* [Required work]:
Restate the entries word for word, leaving nothing out.

*** Data for this exercise

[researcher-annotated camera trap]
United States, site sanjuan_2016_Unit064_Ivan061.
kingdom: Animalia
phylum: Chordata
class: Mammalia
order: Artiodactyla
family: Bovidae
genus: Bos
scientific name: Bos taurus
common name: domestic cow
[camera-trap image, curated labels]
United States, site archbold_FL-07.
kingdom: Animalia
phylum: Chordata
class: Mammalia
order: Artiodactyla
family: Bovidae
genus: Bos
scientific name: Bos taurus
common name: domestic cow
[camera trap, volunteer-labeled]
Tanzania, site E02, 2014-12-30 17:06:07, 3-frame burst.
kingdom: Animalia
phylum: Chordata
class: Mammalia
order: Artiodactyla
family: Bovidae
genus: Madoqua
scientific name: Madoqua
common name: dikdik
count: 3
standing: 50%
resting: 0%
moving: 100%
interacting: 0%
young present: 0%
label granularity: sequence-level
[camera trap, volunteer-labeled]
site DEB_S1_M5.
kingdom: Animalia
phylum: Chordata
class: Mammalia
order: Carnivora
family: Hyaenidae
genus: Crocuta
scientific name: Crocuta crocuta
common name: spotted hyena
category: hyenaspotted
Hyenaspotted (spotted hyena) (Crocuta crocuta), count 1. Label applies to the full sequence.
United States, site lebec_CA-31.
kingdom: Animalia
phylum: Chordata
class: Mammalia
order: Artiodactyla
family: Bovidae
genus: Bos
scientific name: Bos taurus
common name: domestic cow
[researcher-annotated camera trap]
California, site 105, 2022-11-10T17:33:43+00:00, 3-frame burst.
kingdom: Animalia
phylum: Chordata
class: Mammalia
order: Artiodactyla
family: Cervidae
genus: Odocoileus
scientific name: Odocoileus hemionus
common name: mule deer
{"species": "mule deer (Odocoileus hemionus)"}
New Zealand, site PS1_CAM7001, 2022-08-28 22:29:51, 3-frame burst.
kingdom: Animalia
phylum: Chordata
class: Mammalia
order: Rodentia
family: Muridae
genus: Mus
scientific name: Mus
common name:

******

* [Answer for the task]:
[researcher-annotated camera trap]
United States, site sanjuan_2016_Unit064_Ivan061.
kingdom: Animalia
phylum: Chordata
class: Mammalia
order: Artiodactyla
family: Bovidae
genus: Bos
scientific name: Bos taurus
common name: domestic cow
[camera-trap image, curated labels]
United States, site archbold_FL-07.
kingdom: Animalia
phylum: Chordata
class: Mammalia
order: Artiodactyla
family: Bovidae
genus: Bos
scientific name: Bos taurus
common name: domestic cow
[camera trap, volunteer-labeled]
Tanzania, site E02, 2014-12-30 17:06:07, 3-frame burst.
kingdom: Animalia
phylum: Chordata
class: Mammalia
order: Artiodactyla
family: Bovidae
genus: Madoqua
scientific name: Madoqua
common name: dikdik
count: 3
standing: 50%
resting: 0%
moving: 100%
interacting: 0%
young present: 0%
label granularity: sequence-level
[camera trap, volunteer-labeled]
site DEB_S1_M5.
kingdom: Animalia
phylum: Chordata
class: Mammalia
order: Carnivora
family: Hyaenidae
genus: Crocuta
scientific name: Crocuta crocuta
common name: spotted hyena
category: hyenaspotted
Hyenaspotted (spotted hyena) (Crocuta crocuta), count 1. Label applies to the full sequence.
United States, site lebec_CA-31.
kingdom: Animalia
phylum: Chordata
class: Mammalia
order: Artiodactyla
family: Bovidae
genus: Bos
scientific name: Bos taurus
common name: domestic cow
[researcher-annotated camera trap]
California, site 105, 2022-11-10T17:33:43+00:00, 3-frame burst.
kingdom: Animalia
phylum: Chordata
class: Mammalia
order: Artiodactyla
family: Cervidae
genus: Odocoileus
scientific name: Odocoileus hemionus
common name: mule deer
{"species": "mule deer (Odocoileus hemionus)"}
New Zealand, site PS1_CAM7001, 2022-08-28 22:29:51, 3-frame burst.
kingdom: Animalia
phylum: Chordata
class: Mammalia
order: Rodentia
family: Muridae
genus: Mus
scientific name: Mus
common name:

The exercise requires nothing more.